In the lines below, swap every "road marking line" for "lane marking line" and change nothing else. Leave the pictures out of your answer.

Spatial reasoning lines
>>>

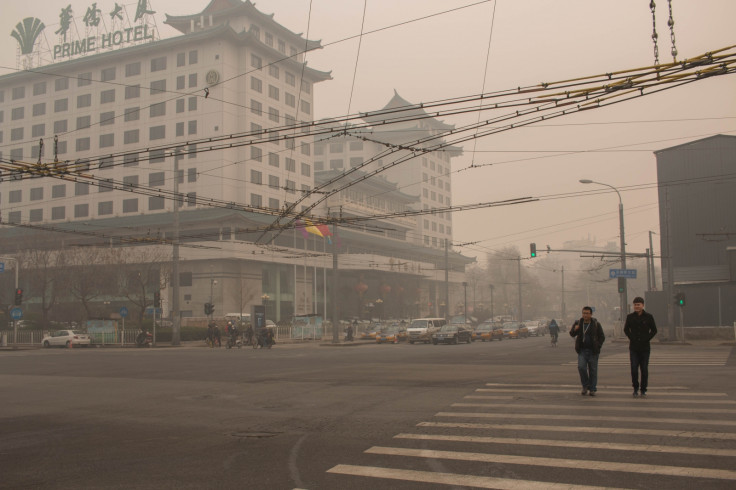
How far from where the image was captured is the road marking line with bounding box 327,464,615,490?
5.92m

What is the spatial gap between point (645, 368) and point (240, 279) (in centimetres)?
6125

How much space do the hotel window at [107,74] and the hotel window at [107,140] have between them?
6688 millimetres

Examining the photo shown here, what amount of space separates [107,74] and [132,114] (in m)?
6.31

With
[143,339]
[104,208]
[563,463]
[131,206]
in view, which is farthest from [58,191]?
[563,463]

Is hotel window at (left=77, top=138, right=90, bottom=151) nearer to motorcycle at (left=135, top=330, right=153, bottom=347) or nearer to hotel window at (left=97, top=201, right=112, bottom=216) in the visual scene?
hotel window at (left=97, top=201, right=112, bottom=216)

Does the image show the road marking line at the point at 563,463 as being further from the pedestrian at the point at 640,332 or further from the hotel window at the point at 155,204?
the hotel window at the point at 155,204

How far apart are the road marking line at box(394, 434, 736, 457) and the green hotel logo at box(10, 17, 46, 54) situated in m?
85.5

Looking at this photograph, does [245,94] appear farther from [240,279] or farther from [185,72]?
[240,279]

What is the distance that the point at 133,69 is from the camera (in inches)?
3027

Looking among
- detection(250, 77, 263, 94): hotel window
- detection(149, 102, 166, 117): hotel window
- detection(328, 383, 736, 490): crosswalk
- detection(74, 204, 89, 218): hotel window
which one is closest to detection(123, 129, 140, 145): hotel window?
detection(149, 102, 166, 117): hotel window

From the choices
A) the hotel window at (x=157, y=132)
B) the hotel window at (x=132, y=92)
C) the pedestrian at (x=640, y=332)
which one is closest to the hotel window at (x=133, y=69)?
the hotel window at (x=132, y=92)

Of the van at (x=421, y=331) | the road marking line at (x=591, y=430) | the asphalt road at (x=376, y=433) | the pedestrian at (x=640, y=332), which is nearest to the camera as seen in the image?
the asphalt road at (x=376, y=433)

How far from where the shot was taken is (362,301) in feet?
274

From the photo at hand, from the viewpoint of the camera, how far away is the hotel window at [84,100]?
78.8 metres
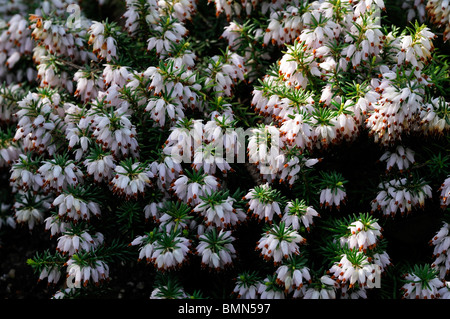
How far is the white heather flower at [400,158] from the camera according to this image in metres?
5.00

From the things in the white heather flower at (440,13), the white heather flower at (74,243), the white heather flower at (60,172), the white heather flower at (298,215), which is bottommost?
the white heather flower at (74,243)

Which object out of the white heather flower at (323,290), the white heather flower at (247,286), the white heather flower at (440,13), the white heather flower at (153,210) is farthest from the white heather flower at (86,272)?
the white heather flower at (440,13)

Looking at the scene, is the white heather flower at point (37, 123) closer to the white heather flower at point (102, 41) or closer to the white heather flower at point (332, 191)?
the white heather flower at point (102, 41)

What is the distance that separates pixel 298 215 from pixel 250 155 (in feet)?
2.14

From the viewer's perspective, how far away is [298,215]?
4.72 metres

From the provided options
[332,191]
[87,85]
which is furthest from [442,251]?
[87,85]

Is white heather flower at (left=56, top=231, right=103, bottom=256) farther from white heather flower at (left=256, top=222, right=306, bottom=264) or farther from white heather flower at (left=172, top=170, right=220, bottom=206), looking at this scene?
white heather flower at (left=256, top=222, right=306, bottom=264)

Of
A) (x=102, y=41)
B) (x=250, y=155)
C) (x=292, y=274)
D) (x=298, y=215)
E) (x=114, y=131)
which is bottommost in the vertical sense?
(x=292, y=274)

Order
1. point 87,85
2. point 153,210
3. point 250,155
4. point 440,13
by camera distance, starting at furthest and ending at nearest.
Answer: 1. point 87,85
2. point 440,13
3. point 153,210
4. point 250,155

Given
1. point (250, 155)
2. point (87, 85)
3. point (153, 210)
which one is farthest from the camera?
point (87, 85)

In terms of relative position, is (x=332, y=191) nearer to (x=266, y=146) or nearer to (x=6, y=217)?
(x=266, y=146)

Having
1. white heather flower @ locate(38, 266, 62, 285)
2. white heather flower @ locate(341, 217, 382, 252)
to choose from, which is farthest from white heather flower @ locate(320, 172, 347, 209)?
white heather flower @ locate(38, 266, 62, 285)

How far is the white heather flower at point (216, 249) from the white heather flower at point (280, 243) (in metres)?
0.32

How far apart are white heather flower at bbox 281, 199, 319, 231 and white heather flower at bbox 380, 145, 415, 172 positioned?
87cm
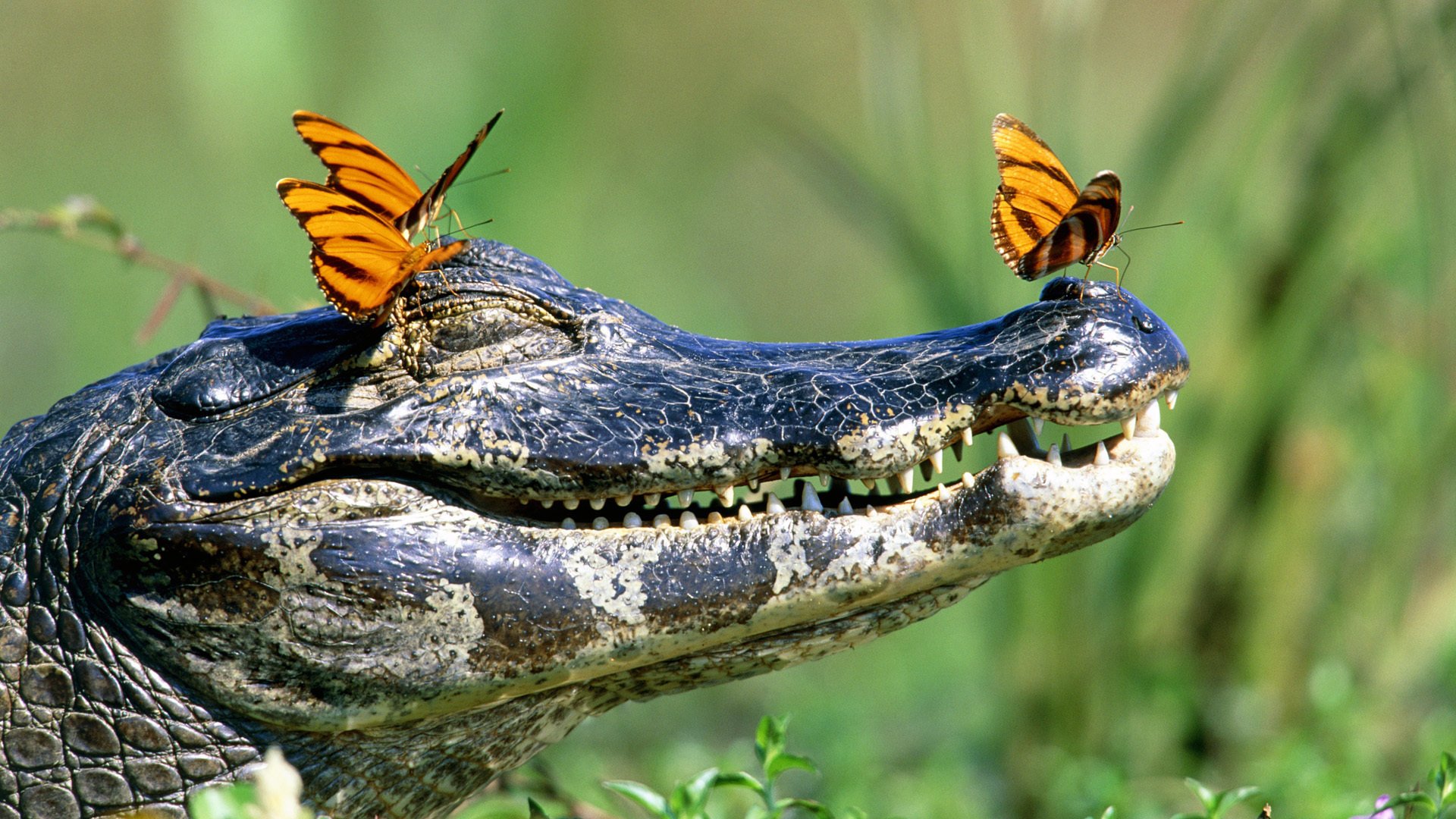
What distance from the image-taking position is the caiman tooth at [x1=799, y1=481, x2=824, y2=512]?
207 centimetres

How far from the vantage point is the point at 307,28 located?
5.73 m

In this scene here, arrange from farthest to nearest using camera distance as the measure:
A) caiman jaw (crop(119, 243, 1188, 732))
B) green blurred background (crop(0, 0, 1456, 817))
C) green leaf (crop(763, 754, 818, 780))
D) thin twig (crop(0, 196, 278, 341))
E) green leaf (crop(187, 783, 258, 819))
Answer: green blurred background (crop(0, 0, 1456, 817)) → thin twig (crop(0, 196, 278, 341)) → caiman jaw (crop(119, 243, 1188, 732)) → green leaf (crop(763, 754, 818, 780)) → green leaf (crop(187, 783, 258, 819))

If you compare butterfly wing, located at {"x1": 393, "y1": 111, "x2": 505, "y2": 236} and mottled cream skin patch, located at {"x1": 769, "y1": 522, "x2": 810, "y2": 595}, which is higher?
butterfly wing, located at {"x1": 393, "y1": 111, "x2": 505, "y2": 236}

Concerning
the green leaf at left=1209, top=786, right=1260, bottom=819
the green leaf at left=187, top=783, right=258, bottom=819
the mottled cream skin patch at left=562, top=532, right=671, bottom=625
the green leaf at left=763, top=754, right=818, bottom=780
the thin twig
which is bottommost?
the green leaf at left=187, top=783, right=258, bottom=819

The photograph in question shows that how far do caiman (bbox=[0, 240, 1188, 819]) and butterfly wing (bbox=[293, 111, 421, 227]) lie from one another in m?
0.18

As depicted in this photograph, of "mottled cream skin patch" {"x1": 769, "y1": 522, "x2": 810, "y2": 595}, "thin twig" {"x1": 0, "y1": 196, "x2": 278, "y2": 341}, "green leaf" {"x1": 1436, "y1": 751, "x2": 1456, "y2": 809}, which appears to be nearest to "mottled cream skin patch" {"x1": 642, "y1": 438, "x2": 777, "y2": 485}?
"mottled cream skin patch" {"x1": 769, "y1": 522, "x2": 810, "y2": 595}

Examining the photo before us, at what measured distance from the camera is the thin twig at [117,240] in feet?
9.15

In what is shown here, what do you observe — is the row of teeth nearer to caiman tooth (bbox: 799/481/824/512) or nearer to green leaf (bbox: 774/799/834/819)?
caiman tooth (bbox: 799/481/824/512)

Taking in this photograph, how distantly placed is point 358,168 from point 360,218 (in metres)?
0.13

<<<

• RESULT:
How far from where the image was captured is the lane marking line with bounding box 327,464,615,490?
5.92m

What is the spatial gap between point (645, 368) and point (240, 279) (in centimetres)?
6125

How much space do the hotel window at [107,74] and the hotel window at [107,140] have between them?
6688 millimetres

Examining the photo shown here, what amount of space separates [107,74] and [132,114] (in m)?
6.31

With
[143,339]
[104,208]
[563,463]
[131,206]
in view, which is farthest from [58,191]?
[563,463]

Is hotel window at (left=77, top=138, right=90, bottom=151) nearer to motorcycle at (left=135, top=330, right=153, bottom=347) or nearer to hotel window at (left=97, top=201, right=112, bottom=216) in the visual scene?
hotel window at (left=97, top=201, right=112, bottom=216)

Does the image show the lane marking line at the point at 563,463 as being further from the pedestrian at the point at 640,332 or further from the hotel window at the point at 155,204?
the hotel window at the point at 155,204

How far apart are the lane marking line at box(394, 434, 736, 457) and the green hotel logo at box(10, 17, 46, 54) situated in m?
85.5

Looking at this photograph, does [245,94] appear farther from [240,279] or farther from [185,72]?
[240,279]

What is the distance that the point at 133,69 is from the camera (in inches)?
3027

Looking among
- detection(250, 77, 263, 94): hotel window
- detection(149, 102, 166, 117): hotel window
- detection(328, 383, 736, 490): crosswalk
- detection(74, 204, 89, 218): hotel window
which one is closest to detection(123, 129, 140, 145): hotel window?
detection(149, 102, 166, 117): hotel window

From the choices
A) the hotel window at (x=157, y=132)
B) the hotel window at (x=132, y=92)
C) the pedestrian at (x=640, y=332)
which one is closest to the hotel window at (x=133, y=69)?
the hotel window at (x=132, y=92)

Of the van at (x=421, y=331) | the lane marking line at (x=591, y=430) | the asphalt road at (x=376, y=433) | the pedestrian at (x=640, y=332), which is nearest to the camera as seen in the image?
the asphalt road at (x=376, y=433)

How far from where the shot was taken is (362,301) in feet?
274

From the photo at hand, from the viewpoint of the camera, how far away is the hotel window at [84,100]?
78.8 metres
How far is the white heather flower at [400,158] from the camera according to this image in metres?
5.00

From the things in the white heather flower at (440,13), the white heather flower at (74,243), the white heather flower at (60,172), the white heather flower at (298,215), which is bottommost?
the white heather flower at (74,243)

Which object out of the white heather flower at (323,290), the white heather flower at (247,286), the white heather flower at (440,13), the white heather flower at (153,210) is farthest from the white heather flower at (86,272)?
the white heather flower at (440,13)

Looking at the scene, is the white heather flower at point (37, 123) closer to the white heather flower at point (102, 41) or closer to the white heather flower at point (332, 191)?
the white heather flower at point (102, 41)

What is the distance that separates pixel 298 215 from pixel 250 155 (in feet)?
2.14

From the viewer's perspective, how far away is [298,215]?
4.72 metres

From the provided options
[332,191]
[87,85]
which is furthest from [442,251]?
[87,85]

Is white heather flower at (left=56, top=231, right=103, bottom=256) farther from white heather flower at (left=256, top=222, right=306, bottom=264) or farther from white heather flower at (left=172, top=170, right=220, bottom=206), looking at this scene?
white heather flower at (left=256, top=222, right=306, bottom=264)

Of
A) (x=102, y=41)
B) (x=250, y=155)
C) (x=292, y=274)
D) (x=298, y=215)
E) (x=114, y=131)
which is bottommost in the vertical sense?
(x=292, y=274)

Order
1. point 87,85
2. point 153,210
3. point 250,155
4. point 440,13
by camera distance, starting at furthest and ending at nearest.
Answer: 1. point 87,85
2. point 440,13
3. point 153,210
4. point 250,155

Given
1. point (250, 155)
2. point (87, 85)
3. point (153, 210)
which one is farthest from the camera?
point (87, 85)

In terms of relative position, is (x=332, y=191) nearer to (x=266, y=146) or nearer to (x=6, y=217)?
(x=266, y=146)

Having
1. white heather flower @ locate(38, 266, 62, 285)
2. white heather flower @ locate(341, 217, 382, 252)
to choose from, which is farthest from white heather flower @ locate(320, 172, 347, 209)?
white heather flower @ locate(38, 266, 62, 285)

How far is the white heather flower at point (216, 249) from the white heather flower at point (280, 243) (in metres)?
0.32

How far apart are white heather flower at bbox 281, 199, 319, 231 and white heather flower at bbox 380, 145, 415, 172 positioned?
87cm
What distance from the image-taking position is the caiman tooth at [x1=799, y1=481, x2=824, y2=512]?
207 centimetres

How far from the vantage point is the point at 307,28 located?
5.73 m

In this scene here, arrange from farthest to nearest using camera distance as the measure:
A) caiman jaw (crop(119, 243, 1188, 732))
B) green blurred background (crop(0, 0, 1456, 817))
C) green leaf (crop(763, 754, 818, 780))
D) thin twig (crop(0, 196, 278, 341))
E) green leaf (crop(187, 783, 258, 819))
Answer: green blurred background (crop(0, 0, 1456, 817)) → thin twig (crop(0, 196, 278, 341)) → caiman jaw (crop(119, 243, 1188, 732)) → green leaf (crop(763, 754, 818, 780)) → green leaf (crop(187, 783, 258, 819))

If you compare butterfly wing, located at {"x1": 393, "y1": 111, "x2": 505, "y2": 236} and mottled cream skin patch, located at {"x1": 769, "y1": 522, "x2": 810, "y2": 595}, which is higher?
butterfly wing, located at {"x1": 393, "y1": 111, "x2": 505, "y2": 236}

Concerning
the green leaf at left=1209, top=786, right=1260, bottom=819
the green leaf at left=187, top=783, right=258, bottom=819
the mottled cream skin patch at left=562, top=532, right=671, bottom=625
the green leaf at left=763, top=754, right=818, bottom=780
the thin twig
which is bottommost?
the green leaf at left=187, top=783, right=258, bottom=819

The photograph in question shows that how far do caiman (bbox=[0, 240, 1188, 819]) and butterfly wing (bbox=[293, 111, 421, 227]) lie from one another in m?
0.18

As depicted in this photograph, of "mottled cream skin patch" {"x1": 769, "y1": 522, "x2": 810, "y2": 595}, "thin twig" {"x1": 0, "y1": 196, "x2": 278, "y2": 341}, "green leaf" {"x1": 1436, "y1": 751, "x2": 1456, "y2": 809}, which appears to be nearest to "mottled cream skin patch" {"x1": 642, "y1": 438, "x2": 777, "y2": 485}?
"mottled cream skin patch" {"x1": 769, "y1": 522, "x2": 810, "y2": 595}

Examining the photo before us, at what measured distance from the camera is the thin twig at [117,240] in feet?
9.15

In what is shown here, what do you observe — is the row of teeth nearer to caiman tooth (bbox: 799/481/824/512) or nearer to green leaf (bbox: 774/799/834/819)?
caiman tooth (bbox: 799/481/824/512)

Taking in this photograph, how distantly placed is point 358,168 from point 360,218 (in metres)?
0.13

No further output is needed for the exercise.